Survey Data

Reg No

13401331


Rating

Regional


Categories of Special Interest

Architectural


Original Use

House


In Use As

House


Date

1860 - 1900


Coordinates

213059, 273850


Date Recorded

25/08/2005


Date Updated

--/--/--


Description

Detached three-bay two-storey house, built c. 1880, with projecting single-bay gable-fronted porch to the centre of the front elevation (northeast) and lean-to extension to rear (southwest). Hipped natural slate roof with a central pair of rendered chimneystacks and cast-iron rainwater goods. Cement rendered walls. Square-headed window openings with one-over-one pane timber sliding sash windows and tooled limestone sills. Square-headed door opening to front face of porch with timber battened door and plain overlight. Cut stone plinth blocks to doorway. Farmyard to rear, c. 1830 and c. 1880, comprising multiple-bay single-storey outbuildings with pitched natural slate and corrugated-metal roofs, rubble stone walls, and square-headed openings with timber fittings. Set back from road in own grounds. Main entrance to the south comprising a pair of rendered gate piers (on square-plan), gates now missing. Wrought-iron gates and rendered boundary walls to site. Located to the south of Longford Town.

Appraisal

This modest but well-proportioned two-storey house retains its early character and form. The appearance of this house is typical in many ways of the archetypal medium-sized house in the Irish countryside. The hipped natural slate roof and paired chimneystacks over a symmetrical façade, defined by vertically oriented windows and a central entrance further emphasised by an entrance porch, is a recurring motif through several centuries.
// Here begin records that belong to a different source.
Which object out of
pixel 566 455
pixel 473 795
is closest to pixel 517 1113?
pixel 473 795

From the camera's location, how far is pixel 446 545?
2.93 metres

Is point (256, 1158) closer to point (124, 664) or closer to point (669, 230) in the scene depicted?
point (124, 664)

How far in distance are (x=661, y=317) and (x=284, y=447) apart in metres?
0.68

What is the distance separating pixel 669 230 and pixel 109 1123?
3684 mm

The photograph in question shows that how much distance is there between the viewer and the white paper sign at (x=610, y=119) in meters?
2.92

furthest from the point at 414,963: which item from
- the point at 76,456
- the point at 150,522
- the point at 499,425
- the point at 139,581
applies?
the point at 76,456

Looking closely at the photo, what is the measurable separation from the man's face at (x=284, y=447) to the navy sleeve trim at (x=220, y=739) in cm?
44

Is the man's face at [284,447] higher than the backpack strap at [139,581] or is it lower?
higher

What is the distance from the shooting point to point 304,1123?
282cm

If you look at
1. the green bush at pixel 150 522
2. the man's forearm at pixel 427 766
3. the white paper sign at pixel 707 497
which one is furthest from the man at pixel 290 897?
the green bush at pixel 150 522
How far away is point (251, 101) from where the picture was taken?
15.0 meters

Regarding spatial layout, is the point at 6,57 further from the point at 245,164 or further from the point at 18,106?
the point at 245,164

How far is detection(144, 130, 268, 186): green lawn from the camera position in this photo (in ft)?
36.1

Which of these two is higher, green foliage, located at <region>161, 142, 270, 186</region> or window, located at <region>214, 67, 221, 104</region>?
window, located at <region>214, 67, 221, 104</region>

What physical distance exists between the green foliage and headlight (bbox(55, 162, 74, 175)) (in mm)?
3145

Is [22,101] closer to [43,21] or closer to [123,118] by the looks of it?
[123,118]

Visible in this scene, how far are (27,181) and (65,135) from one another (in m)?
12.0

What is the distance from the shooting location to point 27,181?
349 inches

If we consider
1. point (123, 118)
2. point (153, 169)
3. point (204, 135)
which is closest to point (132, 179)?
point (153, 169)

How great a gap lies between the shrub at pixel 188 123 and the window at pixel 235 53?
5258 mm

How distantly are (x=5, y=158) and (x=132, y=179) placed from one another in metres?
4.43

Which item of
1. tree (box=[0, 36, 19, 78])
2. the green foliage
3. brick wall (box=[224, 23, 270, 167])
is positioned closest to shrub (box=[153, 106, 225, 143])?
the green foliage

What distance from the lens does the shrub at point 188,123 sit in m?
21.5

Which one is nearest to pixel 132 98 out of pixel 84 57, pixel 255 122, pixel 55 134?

It retains much of its fabric, notably timber sash windows. The rubble stone outbuildings to the rear, and the wrought-iron gates to site, add considerably to the setting of this unassuming composition. The largest of these outbuildings predates the present dwelling (Ordnance Survey first edition six-inch map 1838), and its scale and the presence of a chimneystack suggests that it may have been formerly in use as a dwelling.